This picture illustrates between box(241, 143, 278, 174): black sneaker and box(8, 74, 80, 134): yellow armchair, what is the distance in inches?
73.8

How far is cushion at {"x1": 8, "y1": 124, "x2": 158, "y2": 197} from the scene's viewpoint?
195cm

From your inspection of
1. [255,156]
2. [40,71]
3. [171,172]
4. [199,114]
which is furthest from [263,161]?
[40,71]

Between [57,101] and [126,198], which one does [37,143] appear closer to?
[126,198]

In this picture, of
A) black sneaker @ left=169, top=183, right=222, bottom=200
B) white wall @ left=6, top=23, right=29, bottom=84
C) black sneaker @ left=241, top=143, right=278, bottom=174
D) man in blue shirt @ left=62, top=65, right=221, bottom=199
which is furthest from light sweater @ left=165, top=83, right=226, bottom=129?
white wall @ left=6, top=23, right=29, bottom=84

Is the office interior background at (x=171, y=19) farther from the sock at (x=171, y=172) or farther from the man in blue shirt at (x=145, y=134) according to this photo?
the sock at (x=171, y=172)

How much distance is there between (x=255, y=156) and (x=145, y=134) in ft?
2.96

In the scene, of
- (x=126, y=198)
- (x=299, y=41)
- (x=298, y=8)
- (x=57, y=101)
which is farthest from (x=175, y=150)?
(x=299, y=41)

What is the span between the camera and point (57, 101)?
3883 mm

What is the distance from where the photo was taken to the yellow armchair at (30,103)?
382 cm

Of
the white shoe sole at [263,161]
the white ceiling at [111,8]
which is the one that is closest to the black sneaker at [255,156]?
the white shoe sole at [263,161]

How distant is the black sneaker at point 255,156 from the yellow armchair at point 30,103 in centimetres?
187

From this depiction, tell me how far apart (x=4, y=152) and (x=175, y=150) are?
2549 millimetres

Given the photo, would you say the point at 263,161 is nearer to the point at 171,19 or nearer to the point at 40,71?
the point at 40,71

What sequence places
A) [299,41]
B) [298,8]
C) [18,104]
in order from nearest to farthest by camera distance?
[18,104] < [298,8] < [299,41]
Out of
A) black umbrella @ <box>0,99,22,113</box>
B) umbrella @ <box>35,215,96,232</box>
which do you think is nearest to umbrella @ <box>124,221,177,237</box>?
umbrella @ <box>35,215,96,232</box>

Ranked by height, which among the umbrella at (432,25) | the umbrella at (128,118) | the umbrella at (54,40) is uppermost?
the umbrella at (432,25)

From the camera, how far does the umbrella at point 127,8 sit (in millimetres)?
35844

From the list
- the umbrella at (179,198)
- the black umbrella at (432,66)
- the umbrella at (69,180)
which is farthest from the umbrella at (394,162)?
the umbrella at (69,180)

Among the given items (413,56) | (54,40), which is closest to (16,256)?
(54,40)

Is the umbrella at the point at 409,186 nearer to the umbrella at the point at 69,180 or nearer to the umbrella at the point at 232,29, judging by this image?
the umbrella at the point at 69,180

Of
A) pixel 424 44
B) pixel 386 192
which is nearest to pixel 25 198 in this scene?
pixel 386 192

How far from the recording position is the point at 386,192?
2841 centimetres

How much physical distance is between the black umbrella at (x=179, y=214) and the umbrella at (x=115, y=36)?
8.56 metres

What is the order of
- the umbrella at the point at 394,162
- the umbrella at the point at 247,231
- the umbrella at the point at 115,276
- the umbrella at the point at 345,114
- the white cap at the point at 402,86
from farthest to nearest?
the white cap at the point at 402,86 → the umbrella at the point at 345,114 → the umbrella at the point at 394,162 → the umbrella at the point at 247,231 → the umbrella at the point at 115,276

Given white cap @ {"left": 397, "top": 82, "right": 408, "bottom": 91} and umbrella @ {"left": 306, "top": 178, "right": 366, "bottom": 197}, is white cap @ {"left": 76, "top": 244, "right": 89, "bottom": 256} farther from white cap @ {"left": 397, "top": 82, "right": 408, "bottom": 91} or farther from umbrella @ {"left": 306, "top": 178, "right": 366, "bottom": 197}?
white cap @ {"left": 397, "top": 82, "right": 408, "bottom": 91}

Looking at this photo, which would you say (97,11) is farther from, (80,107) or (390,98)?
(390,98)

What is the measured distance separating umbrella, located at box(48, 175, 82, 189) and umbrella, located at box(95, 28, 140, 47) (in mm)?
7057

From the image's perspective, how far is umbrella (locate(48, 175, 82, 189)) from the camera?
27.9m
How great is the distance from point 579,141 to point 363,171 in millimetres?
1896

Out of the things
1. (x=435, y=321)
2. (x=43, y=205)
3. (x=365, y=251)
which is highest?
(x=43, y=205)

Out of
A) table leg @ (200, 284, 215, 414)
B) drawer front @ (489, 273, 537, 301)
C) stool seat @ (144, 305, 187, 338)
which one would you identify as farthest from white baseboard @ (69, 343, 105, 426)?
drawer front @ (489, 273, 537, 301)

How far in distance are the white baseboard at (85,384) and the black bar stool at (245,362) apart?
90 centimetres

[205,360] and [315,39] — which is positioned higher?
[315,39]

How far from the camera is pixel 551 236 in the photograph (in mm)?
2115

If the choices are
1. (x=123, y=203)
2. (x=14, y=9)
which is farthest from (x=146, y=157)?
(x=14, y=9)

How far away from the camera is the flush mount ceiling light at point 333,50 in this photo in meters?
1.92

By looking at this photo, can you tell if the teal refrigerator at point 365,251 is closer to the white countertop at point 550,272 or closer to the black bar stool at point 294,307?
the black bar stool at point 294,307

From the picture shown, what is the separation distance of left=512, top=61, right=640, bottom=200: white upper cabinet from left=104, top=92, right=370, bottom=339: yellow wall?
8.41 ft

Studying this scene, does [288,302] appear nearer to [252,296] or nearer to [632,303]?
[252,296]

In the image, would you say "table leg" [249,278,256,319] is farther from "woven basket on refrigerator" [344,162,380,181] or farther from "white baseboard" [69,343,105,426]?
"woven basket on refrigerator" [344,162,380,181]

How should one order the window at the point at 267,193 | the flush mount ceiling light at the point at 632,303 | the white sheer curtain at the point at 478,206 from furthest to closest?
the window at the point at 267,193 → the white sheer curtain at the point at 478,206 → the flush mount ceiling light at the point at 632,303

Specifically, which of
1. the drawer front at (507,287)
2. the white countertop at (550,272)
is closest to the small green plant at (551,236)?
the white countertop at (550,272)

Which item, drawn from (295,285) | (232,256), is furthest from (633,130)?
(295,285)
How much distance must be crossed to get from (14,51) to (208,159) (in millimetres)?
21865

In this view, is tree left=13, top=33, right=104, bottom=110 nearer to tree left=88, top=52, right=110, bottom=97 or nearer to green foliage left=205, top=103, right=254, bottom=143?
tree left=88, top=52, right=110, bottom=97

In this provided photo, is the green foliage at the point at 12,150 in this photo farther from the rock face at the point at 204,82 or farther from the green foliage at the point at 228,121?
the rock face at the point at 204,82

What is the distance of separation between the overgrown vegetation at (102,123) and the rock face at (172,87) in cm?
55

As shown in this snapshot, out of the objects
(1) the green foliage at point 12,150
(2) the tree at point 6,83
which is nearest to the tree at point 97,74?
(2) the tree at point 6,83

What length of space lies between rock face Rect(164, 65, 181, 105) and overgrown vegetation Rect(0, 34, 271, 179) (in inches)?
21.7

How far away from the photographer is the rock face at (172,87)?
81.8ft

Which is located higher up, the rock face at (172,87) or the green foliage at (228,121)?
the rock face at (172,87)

— Exercise objective —
Locate each line in the records that contains the string "sheer" and copy those lines in full.

— Result for this exercise —
How should one order the window at the point at 267,193 | the flush mount ceiling light at the point at 632,303 | the white sheer curtain at the point at 478,206 from furthest to closest?
the window at the point at 267,193 → the white sheer curtain at the point at 478,206 → the flush mount ceiling light at the point at 632,303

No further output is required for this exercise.